ArgoCD will not proceed to sync-wave 2 (traffic switch) until the green deployment in sync-wave 1 reports all pods as Ready. The readiness probe verifies the application is accepting HTTP requests. If the green deployment fails to become healthy within the sync timeout, ArgoCD marks the sync as failed and does not switch traffic.

The sync-wave 3 smoke test Job runs after the traffic switch. If it fails, the ArgoCD sync is marked as degraded. The team is notified and can initiate a rollback.

The Recovery

Green deployment fails health checks: ArgoCD never reaches sync-wave 2. Traffic stays on blue. Fix the image and push a new commit.

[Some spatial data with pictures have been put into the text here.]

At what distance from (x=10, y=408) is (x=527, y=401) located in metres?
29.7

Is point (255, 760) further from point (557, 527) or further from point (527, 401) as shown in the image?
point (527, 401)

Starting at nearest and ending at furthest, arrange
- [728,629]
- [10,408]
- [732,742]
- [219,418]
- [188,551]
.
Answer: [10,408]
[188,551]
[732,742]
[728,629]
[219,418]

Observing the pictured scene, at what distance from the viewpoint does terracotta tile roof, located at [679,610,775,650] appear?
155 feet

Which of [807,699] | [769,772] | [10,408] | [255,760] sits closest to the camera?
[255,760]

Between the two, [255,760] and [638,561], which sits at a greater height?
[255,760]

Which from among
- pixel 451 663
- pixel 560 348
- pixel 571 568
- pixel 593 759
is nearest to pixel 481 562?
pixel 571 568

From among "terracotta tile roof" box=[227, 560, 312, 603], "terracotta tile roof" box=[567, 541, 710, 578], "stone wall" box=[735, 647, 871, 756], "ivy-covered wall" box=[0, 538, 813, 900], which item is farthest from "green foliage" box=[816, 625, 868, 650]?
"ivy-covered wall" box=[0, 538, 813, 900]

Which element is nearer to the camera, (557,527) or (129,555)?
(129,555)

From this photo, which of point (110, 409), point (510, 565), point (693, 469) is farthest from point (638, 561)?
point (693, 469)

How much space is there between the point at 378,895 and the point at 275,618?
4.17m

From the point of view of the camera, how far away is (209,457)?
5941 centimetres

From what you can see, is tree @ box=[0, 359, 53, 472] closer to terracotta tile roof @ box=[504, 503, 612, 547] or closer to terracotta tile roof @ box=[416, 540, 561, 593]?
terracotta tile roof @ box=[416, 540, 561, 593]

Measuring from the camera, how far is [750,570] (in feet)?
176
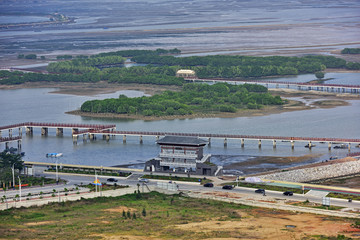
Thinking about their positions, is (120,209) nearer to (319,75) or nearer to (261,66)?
(319,75)

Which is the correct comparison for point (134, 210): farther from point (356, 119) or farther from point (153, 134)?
point (356, 119)

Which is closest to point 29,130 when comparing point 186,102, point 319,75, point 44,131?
point 44,131

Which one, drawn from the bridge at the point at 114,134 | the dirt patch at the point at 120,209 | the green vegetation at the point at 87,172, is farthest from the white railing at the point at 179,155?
the bridge at the point at 114,134

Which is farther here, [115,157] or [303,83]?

Smoke test fails after traffic switch: Run the promotion script again with the previous image tag, switching back to blue. Or revert the infra repo commit. ArgoCD syncs the service selector back to the old slot.

Need instant rollback during an incident: Change the service selector in Git back to the previous slot. Push. ArgoCD syncs in under 30 seconds. The old version is still running (it was not scaled down yet if you have not reached sync-wave 4).